28 JANVIER 2005
L'OPPOSITION A THAKSIN AFFAIBLIE PAR UN COMBAT DES CHEFS
A quelques jours du scrutin du 6 février, les chances du Parti démocrate s'amenuisent. Ses principaux responsables se mettent des bâtons dans les roues, pour le plus grand profit de la formation du Premier ministre.
A la veille des élections législatives du 6 février, le Parti démocrate thaïlandais doit se battre contre deux ennemis : le parti de la majorité au pouvoir, le puissant Thai Rak Thai [de Thaksin Shinawatra], et lui-même. La façon dont les démocrates ont mené campagne et les stratégies mises en œuvre en disent long sur la relation difficile entre le leader du parti, Banyat Bantadtan, et le mouvement des New Leaves, dirigé par le numéro deux démocrate, Abhisit Vejjajiva. L'unité du parti est en lambeaux depuis que ce dernier s'est présenté contre Banyat Bantadtan, lors des élections internes de 2003.

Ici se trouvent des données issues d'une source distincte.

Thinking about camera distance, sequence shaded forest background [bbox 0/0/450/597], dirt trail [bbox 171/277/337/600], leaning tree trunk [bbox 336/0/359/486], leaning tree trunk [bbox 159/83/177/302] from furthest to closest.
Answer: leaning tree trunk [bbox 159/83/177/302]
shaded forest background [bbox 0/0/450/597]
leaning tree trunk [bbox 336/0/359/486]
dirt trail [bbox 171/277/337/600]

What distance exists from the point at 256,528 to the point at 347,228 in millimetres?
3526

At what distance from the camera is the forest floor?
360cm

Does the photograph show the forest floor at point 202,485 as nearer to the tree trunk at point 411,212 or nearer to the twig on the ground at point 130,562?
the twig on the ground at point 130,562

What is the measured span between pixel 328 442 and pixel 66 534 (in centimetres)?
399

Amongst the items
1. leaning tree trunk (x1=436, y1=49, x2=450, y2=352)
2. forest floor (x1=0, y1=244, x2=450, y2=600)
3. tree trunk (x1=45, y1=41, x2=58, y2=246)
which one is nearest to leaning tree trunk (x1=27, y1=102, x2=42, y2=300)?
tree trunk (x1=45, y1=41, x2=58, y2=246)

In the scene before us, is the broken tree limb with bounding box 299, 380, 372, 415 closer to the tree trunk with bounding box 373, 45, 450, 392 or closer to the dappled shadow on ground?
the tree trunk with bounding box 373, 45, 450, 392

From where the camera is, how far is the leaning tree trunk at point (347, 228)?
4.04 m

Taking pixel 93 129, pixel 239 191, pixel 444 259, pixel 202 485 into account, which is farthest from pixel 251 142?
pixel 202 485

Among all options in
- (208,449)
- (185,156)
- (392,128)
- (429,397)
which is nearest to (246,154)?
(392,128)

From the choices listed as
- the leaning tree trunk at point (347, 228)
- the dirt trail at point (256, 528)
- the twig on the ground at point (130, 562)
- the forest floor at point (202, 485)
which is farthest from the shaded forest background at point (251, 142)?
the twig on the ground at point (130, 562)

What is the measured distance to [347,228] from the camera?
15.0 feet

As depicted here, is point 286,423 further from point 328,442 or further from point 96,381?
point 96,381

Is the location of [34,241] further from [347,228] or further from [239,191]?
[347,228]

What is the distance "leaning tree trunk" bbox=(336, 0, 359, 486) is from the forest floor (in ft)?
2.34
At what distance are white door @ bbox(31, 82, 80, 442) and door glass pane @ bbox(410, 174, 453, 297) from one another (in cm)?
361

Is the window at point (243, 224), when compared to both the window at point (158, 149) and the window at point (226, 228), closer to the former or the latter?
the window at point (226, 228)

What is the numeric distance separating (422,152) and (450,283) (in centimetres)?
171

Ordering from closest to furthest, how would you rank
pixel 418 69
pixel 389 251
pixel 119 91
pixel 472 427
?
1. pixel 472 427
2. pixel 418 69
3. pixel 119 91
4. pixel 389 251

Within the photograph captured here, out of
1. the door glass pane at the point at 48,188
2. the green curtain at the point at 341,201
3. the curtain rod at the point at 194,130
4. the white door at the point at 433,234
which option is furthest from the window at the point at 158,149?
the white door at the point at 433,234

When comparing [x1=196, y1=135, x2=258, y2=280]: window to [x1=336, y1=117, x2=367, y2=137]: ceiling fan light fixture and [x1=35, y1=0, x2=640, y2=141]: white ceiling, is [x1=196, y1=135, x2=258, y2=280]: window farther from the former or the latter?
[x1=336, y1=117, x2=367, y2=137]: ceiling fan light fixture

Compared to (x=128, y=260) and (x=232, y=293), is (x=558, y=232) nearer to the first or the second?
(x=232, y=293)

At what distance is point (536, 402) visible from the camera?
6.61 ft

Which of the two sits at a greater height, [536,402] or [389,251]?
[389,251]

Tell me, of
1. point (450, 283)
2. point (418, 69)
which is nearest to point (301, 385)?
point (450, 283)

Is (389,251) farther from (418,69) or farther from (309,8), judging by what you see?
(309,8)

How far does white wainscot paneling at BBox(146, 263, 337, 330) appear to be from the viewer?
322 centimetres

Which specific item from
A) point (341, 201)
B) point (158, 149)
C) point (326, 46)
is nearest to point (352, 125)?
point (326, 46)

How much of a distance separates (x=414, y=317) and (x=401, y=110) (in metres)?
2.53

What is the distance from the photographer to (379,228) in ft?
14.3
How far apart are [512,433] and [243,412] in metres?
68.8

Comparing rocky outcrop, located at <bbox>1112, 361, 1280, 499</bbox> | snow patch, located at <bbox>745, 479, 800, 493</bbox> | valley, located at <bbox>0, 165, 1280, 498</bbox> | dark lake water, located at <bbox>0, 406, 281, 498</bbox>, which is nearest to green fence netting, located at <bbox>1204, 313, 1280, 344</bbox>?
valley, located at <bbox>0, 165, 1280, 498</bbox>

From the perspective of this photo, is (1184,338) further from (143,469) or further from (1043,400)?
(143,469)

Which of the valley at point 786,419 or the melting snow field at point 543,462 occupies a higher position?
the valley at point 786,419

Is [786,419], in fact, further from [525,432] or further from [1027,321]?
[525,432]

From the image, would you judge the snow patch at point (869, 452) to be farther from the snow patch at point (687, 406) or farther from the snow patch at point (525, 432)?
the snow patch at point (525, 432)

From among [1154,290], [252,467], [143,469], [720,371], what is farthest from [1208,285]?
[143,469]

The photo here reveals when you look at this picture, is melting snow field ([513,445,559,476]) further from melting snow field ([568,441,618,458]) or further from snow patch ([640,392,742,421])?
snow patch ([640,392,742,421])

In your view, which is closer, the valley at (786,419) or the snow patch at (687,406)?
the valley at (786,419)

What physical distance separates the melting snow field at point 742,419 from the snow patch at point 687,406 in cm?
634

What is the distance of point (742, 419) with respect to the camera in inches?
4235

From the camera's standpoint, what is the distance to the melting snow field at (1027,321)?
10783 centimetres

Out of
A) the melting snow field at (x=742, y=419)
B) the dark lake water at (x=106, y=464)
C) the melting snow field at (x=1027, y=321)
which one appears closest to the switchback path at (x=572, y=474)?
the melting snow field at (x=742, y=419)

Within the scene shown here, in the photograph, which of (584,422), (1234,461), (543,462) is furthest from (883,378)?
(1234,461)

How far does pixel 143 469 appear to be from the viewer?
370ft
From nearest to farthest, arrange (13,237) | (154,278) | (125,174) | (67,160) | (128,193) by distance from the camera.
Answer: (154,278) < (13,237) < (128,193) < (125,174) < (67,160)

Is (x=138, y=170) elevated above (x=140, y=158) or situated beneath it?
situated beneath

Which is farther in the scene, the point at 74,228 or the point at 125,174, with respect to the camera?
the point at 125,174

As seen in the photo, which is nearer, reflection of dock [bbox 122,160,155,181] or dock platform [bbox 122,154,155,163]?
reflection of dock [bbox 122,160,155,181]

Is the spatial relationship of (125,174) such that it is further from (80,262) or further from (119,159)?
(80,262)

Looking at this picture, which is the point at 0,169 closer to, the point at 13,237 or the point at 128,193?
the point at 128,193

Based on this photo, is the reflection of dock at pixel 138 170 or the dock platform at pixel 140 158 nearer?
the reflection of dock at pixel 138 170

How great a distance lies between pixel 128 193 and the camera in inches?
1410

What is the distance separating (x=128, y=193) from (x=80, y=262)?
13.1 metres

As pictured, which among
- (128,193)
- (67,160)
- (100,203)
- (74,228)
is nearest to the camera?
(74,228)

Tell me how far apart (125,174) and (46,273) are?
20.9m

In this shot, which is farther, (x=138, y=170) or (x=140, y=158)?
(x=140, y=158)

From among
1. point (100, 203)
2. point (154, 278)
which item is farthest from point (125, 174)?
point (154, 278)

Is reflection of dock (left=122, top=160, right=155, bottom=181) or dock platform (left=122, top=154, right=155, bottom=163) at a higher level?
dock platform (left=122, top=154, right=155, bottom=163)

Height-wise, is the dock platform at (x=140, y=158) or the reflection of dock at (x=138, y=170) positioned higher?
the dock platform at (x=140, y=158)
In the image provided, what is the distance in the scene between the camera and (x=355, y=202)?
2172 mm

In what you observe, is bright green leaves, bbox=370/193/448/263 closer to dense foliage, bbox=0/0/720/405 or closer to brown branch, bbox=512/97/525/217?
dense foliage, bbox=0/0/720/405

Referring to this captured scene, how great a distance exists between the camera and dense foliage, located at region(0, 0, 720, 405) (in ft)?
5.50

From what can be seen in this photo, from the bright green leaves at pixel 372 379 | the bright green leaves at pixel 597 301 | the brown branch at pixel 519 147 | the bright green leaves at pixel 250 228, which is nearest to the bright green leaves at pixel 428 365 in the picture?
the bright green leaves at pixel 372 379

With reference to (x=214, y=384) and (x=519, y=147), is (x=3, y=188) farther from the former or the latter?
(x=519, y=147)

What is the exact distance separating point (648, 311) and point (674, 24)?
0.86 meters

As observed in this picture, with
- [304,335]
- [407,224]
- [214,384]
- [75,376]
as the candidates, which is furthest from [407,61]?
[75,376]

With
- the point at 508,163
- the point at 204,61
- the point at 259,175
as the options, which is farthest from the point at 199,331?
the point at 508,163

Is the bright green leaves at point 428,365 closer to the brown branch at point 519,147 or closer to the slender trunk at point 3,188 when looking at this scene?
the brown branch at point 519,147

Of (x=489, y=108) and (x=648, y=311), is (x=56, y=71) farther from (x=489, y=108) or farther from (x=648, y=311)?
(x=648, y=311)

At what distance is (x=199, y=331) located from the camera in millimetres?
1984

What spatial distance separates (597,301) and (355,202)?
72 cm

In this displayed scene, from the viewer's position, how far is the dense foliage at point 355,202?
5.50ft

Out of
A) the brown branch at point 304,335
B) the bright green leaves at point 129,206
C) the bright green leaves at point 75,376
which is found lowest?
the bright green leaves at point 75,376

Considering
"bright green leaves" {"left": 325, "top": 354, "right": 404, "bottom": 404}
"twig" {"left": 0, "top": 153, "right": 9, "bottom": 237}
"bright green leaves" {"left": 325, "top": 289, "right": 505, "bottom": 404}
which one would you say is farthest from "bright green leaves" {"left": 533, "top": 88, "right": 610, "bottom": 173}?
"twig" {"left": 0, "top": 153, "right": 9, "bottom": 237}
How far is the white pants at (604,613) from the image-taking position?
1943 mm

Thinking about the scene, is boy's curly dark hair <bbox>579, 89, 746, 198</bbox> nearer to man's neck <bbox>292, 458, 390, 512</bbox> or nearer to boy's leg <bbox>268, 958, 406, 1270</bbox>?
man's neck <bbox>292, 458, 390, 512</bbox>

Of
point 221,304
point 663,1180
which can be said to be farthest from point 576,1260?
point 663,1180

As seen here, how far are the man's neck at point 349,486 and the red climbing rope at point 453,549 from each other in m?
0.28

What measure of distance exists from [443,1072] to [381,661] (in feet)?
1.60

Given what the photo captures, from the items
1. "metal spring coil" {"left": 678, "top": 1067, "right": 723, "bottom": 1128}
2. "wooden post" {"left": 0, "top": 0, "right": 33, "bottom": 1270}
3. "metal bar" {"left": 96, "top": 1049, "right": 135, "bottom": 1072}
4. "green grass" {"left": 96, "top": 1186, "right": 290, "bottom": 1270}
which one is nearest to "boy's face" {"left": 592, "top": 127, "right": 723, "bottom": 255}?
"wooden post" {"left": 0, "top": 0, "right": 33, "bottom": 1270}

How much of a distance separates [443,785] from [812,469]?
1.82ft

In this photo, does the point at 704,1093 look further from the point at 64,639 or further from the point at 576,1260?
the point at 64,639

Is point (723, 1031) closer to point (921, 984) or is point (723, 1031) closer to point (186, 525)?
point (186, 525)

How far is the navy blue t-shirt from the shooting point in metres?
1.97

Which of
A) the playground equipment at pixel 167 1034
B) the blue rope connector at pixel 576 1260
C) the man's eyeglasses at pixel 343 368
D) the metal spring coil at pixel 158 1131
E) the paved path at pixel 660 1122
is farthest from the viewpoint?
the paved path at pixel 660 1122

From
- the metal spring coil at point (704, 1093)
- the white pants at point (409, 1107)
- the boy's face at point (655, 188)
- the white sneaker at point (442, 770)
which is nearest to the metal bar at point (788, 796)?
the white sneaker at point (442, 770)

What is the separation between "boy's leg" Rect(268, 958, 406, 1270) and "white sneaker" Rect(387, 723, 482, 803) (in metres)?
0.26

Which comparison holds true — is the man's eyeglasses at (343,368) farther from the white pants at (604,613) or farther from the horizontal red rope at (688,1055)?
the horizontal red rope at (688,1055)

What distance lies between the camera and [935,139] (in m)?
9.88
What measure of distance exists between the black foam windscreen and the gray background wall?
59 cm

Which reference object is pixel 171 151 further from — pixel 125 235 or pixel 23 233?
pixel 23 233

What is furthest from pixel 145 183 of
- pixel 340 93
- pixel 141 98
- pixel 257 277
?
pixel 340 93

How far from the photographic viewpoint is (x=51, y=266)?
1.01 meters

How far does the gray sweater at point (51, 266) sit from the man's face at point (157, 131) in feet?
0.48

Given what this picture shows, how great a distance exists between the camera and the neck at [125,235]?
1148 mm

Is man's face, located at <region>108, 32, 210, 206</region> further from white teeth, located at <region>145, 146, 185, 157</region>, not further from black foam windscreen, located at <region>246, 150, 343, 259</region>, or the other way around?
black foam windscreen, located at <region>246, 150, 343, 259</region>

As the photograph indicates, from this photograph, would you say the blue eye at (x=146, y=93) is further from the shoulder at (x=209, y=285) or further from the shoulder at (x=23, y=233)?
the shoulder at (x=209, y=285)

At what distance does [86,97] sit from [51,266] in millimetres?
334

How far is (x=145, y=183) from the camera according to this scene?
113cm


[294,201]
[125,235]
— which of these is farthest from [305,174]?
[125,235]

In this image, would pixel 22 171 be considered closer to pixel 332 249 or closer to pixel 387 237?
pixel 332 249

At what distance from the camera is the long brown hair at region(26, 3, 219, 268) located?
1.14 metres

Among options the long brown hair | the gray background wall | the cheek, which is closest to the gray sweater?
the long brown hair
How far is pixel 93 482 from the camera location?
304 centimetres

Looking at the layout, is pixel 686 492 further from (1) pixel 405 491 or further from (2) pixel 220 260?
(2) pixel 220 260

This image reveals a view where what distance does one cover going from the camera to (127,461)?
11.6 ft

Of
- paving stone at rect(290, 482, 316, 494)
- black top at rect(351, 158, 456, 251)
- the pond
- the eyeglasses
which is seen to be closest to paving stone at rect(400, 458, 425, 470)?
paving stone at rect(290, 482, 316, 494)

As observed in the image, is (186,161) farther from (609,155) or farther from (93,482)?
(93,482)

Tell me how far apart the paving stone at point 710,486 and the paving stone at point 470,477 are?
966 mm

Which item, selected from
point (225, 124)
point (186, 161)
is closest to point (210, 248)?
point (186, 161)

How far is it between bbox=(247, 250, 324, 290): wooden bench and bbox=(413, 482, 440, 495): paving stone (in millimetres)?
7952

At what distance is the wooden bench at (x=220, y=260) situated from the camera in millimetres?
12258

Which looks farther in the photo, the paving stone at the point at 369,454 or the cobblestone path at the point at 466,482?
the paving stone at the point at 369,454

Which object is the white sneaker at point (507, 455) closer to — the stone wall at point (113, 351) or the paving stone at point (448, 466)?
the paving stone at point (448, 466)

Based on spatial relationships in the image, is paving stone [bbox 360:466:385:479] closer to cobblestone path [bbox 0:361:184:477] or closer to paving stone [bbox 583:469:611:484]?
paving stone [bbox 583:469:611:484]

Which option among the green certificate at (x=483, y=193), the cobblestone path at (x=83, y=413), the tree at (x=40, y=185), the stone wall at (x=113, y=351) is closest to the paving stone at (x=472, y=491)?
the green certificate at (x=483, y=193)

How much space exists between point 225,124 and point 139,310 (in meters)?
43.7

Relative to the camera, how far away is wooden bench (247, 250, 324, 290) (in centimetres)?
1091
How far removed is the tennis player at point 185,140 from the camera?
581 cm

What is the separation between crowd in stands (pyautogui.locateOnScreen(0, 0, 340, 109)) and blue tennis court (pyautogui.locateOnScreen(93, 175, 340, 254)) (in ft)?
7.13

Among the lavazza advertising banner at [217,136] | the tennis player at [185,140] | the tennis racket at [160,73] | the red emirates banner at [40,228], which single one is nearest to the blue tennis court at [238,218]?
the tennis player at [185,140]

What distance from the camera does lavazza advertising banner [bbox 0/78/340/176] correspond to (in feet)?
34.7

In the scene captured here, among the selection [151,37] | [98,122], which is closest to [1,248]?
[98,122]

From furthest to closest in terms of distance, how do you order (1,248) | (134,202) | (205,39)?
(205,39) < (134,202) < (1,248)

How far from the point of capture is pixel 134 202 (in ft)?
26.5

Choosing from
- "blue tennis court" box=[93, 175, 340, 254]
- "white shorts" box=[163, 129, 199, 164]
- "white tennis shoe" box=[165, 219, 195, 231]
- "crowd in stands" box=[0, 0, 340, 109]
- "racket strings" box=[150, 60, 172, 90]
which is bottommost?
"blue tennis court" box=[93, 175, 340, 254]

L'apparition d'un clivage en son sein était bien la dernière chose dont avait besoin ce parti. Il n'a pas encore admis que même ses chefs ne se font pas beaucoup d'illusions sur l'issue du scrutin. Ces derniers attendent des électeurs qu'ils leur donnent au moins 201 des 500 sièges à pourvoir à la Chambre des représentants, ce qui montre bien leurs modestes ambitions. Cependant ces 201 sièges leur permettraient non seulement de prendre la tête de l'opposition, mais aussi d'avoir assez de poids pour s'opposer au Premier ministre. Selon les analystes politiques, leur meilleur score pourrait être réalisé à Bangkok, où les habitants ont déjà manifesté leur mécontentement à l'égard du Thai Rak Thai en élisant en août dernier le candidat démocrate, Apirak Kosayodhin, au poste de gouverneur.
Derrière ce succès se cache un homme, Abhisit Vejjajiva. Le jeune politicien est le rassembleur de voix des démocrates. Depuis plus de dix ans, il suscite beaucoup d'admiration parmi les électeurs de Bangkok, et cela alors même que la popularité générale du parti est en baisse. Pour certains observateurs, Abhisit Vejjajiva aurait pu être à nouveau le joker des démocrates, en amenant Bangkok à leur donner 20 sièges lors des prochaines élections, mais l'idée de le voir continuer à mener toute la campagne du parti dans la capitale n'a pas semblé enthousiasmer le patron du parti, Banyat Bantadtan, ni son homme lige dans la course à la présidence démocrate en 2003, le secrétaire général et responsable des élections Pradit Pattaraprasit.
Le conseil de direction du parti – qui est entre les mains du New Decade, le mouvement conduit par Banyat Bantadtan – a décidé il y a trois semaines de modifier le plan de campagne démocrate dans les différentes circonscriptions et mis entre de nouvelles mains la supervision des activités électorales à Bangkok et dans d'autres régions du pays. Ce changement intervient à un moment où le Thai Rak Thai connaît un regain de popularité grâce à sa gestion de la crise provoquée par le tsunami et à l'aide qu'il a apportée aux survivants et aux familles des victimes.
Le Parti démocrate aborde donc ces élections avec un certain manque de préparation, surtout en ce qui concerne la définition de son orientation politique. D'autant que l'une de ses têtes pensantes, Anek Laothamatas, qui a contribué à la rédaction d'un programme, a quitté la formation, il y a cinq mois, pour former le parti Mahachon. Au dire de Banyat Bantadtan, Anek Laothamatas a “ouvert le coffre-fort démocrate et emporté [notre] programme”. Il n'y a rien d'étonnant à ce que la déclaration de politique générale du Parti démocrate ressemble à celle du Mahachon, puisque Anek Laothamatas est le concepteur des deux. Quelques ajustements ont certes été faits, mais on retrouve dans les deux camps le même objectif : combattre la séduction exercée par le populisme du Thai Rak Thai.